In Rev 20:5 there is also what is considered an insert. It reads "But the rest of the dead did not live again until the thousand years were finished". This is usually referred to in the Churches of God as "the second resurrection". The explanation given is that all people who have ever lived will be physically resurrected at the very end of the seven thousand years of man. Isa 65:20 is then quoted as part of this explanation, which is speaking of a time yet future. It states:
"No more shall an infant from there live but a few days, nor an old man who has not fulfilled his days; for the child shall die one hundred years old, but the sinner being one hundred years old shall be accursed"
Putting Rev 20:5 and Isa 65:20 together, the Churches conclude that after the Millennium, there will be a 100 year period when all who have ever lived will receive their chance to qualify for eternal life. This leads to the uncomfortable conclusion that God is not working out a 7000 year plan with man, but rather a 7100 year plan.
In all my years in the Church, I have never been able to get my head around this. If you read the page "THE SEVEN DAY BLUEPRINT", you'll see no place for an added 100 years in God's perfect Creation week picture. It seems to me totally inconceivable that the Great Mathematician would end up with such an imprecise number. Surely if you come up with a number like 7100 you need to go back to the drawing board? Surely alarm bells would be ringing? No, this theory keeps on being taught as if there is no problem and no alternative.
So is there a better explanation? I think there is a very simple and logical one.
In Rev 20:4-5, God is talking about the first resurrection and the second resurrection.
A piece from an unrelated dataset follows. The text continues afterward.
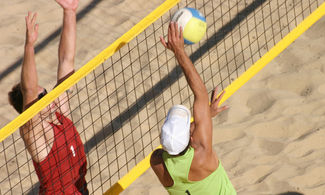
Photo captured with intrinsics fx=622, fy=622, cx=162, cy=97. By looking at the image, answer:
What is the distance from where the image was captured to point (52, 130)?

We say that the first is spiritual, but the second is physical. Does this really make sense?
Let me quote these two verses with a simple explanation added in red:
4 And I saw thrones, and they sat on them, and judgment was committed to them. Then I saw the souls of those who had been beheaded for their witness to Jesus and for the word of God, who had not worshiped the beast or his image, and had not received his mark on their foreheads or on their hands. And they lived and reigned with Christ for a thousand years.
5 But the rest of the dead (in Christ) did not live again until the thousand years were finished. This is the first resurrection.
This explanation considers both resurrections spoken of here to be spiritual resurrections.
Just prior to the beginning of the Millennium would be the first spiritual resurrection: those we call the firstfruits. At the end of the Millennium would be the second spiritual resurrection. This would mean that the physical resurrections would take place over the course of the Millennium. That's when all people who have ever lived would be given their chance to live a godly life under Christ's rule.
All who qualify during the Millennium would be resurrected at the end of the Millennium.
This would spread the work, with all those who have ever lived, over the much longer time period of a thousand years, which makes much more sense.
And, crucially, it leaves the 7000 year plan intact.